Given instruction → Rewrite the material below, replacing "stone window surround" with "stone window frame" everywhere it appears and keeping everything else the same. Don't include the pictures in your answer.

(Collection entries)
* start *

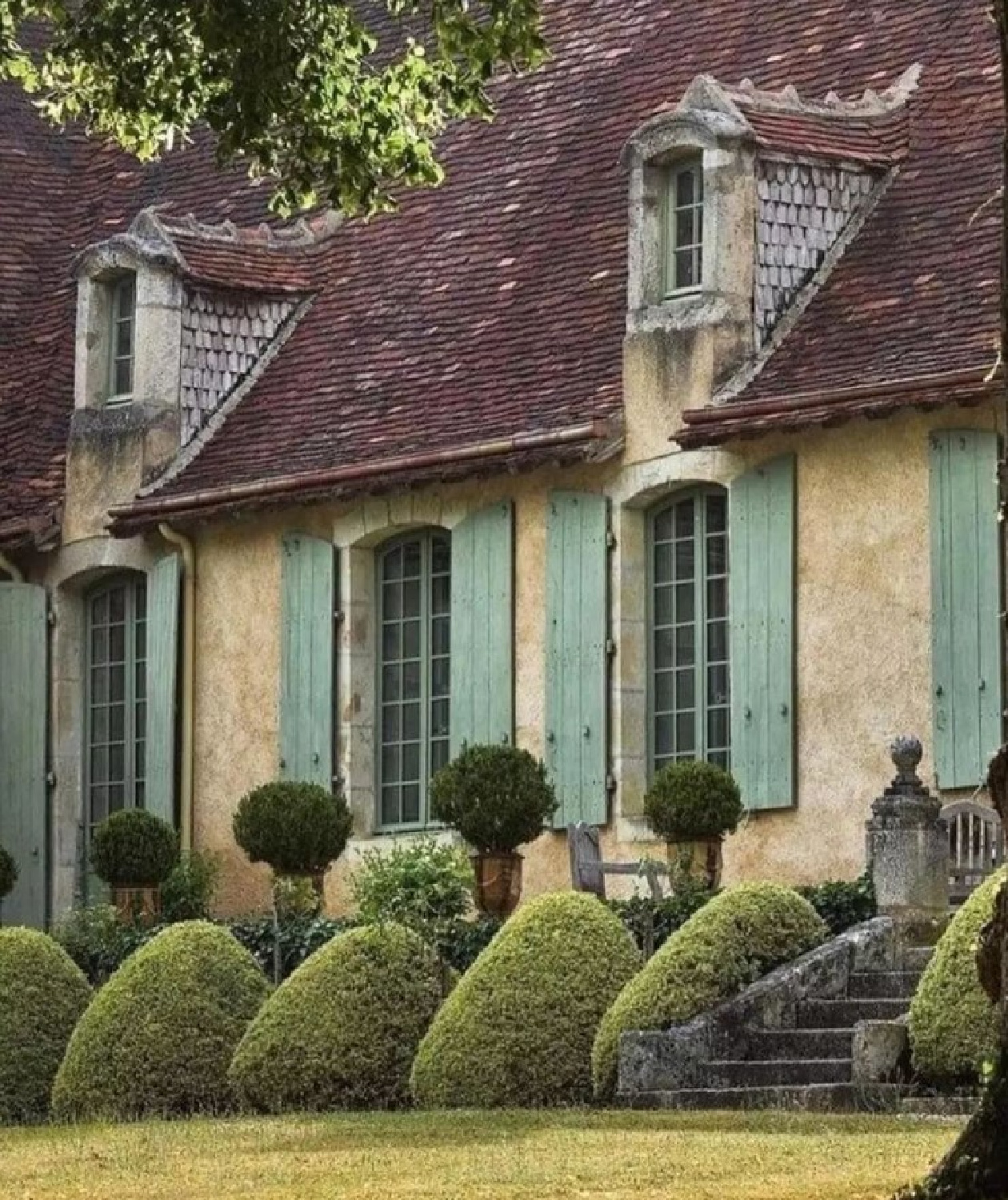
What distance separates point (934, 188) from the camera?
25.7 meters

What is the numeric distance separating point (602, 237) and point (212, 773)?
4524mm

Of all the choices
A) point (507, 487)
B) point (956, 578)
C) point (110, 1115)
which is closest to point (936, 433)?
point (956, 578)

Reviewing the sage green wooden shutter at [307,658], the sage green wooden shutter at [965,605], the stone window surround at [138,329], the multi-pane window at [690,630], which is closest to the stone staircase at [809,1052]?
the sage green wooden shutter at [965,605]

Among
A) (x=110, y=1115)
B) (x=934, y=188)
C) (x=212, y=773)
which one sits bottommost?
(x=110, y=1115)

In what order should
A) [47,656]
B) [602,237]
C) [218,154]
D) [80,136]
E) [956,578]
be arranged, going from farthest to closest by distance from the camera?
[80,136], [47,656], [602,237], [956,578], [218,154]

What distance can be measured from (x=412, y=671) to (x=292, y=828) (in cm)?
268

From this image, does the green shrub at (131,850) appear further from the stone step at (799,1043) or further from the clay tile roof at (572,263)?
the stone step at (799,1043)

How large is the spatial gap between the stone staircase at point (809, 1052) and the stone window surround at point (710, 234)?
5.83 m

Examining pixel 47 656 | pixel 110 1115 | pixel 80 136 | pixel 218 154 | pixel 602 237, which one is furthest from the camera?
pixel 80 136

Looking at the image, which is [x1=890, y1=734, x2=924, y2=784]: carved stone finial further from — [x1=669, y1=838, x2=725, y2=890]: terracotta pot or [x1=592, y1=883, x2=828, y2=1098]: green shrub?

* end *

Expected answer →
What distance separates point (934, 188) from the camera?
25.7 meters

What is the numeric distance separating point (602, 237) and point (212, 773)?
4524mm

Of all the choices
A) point (507, 487)
B) point (956, 578)
C) point (110, 1115)
which is closest to point (936, 433)?
point (956, 578)

Reviewing the sage green wooden shutter at [307,658], the sage green wooden shutter at [965,605], the stone window frame at [138,329], the multi-pane window at [690,630], which is closest to the stone staircase at [809,1052]?
the sage green wooden shutter at [965,605]

Among
A) (x=110, y=1115)
B) (x=934, y=188)
C) (x=212, y=773)
which one sits bottommost?
(x=110, y=1115)

In what order should
A) [47,656]
B) [602,237]
C) [218,154]
D) [80,136]
E) [956,578]
be arranged, going from farthest to closest by distance from the camera?
[80,136], [47,656], [602,237], [956,578], [218,154]

What distance can be measured from (x=412, y=671) to (x=292, y=828) (in cm)?
268

From this image, does the green shrub at (131,850) appear further from the stone step at (799,1043) or further from the clay tile roof at (572,263)?
the stone step at (799,1043)

How large is the spatial gap between the stone staircase at point (809, 1052) and the stone window frame at point (710, 234)?
5.83 m

Examining pixel 47 656 | pixel 110 1115 | pixel 80 136 | pixel 218 154 | pixel 602 237, which one is furthest from the camera?
pixel 80 136

Looking at the image, which is [x1=890, y1=734, x2=924, y2=784]: carved stone finial further from — [x1=669, y1=838, x2=725, y2=890]: terracotta pot or [x1=592, y1=883, x2=828, y2=1098]: green shrub?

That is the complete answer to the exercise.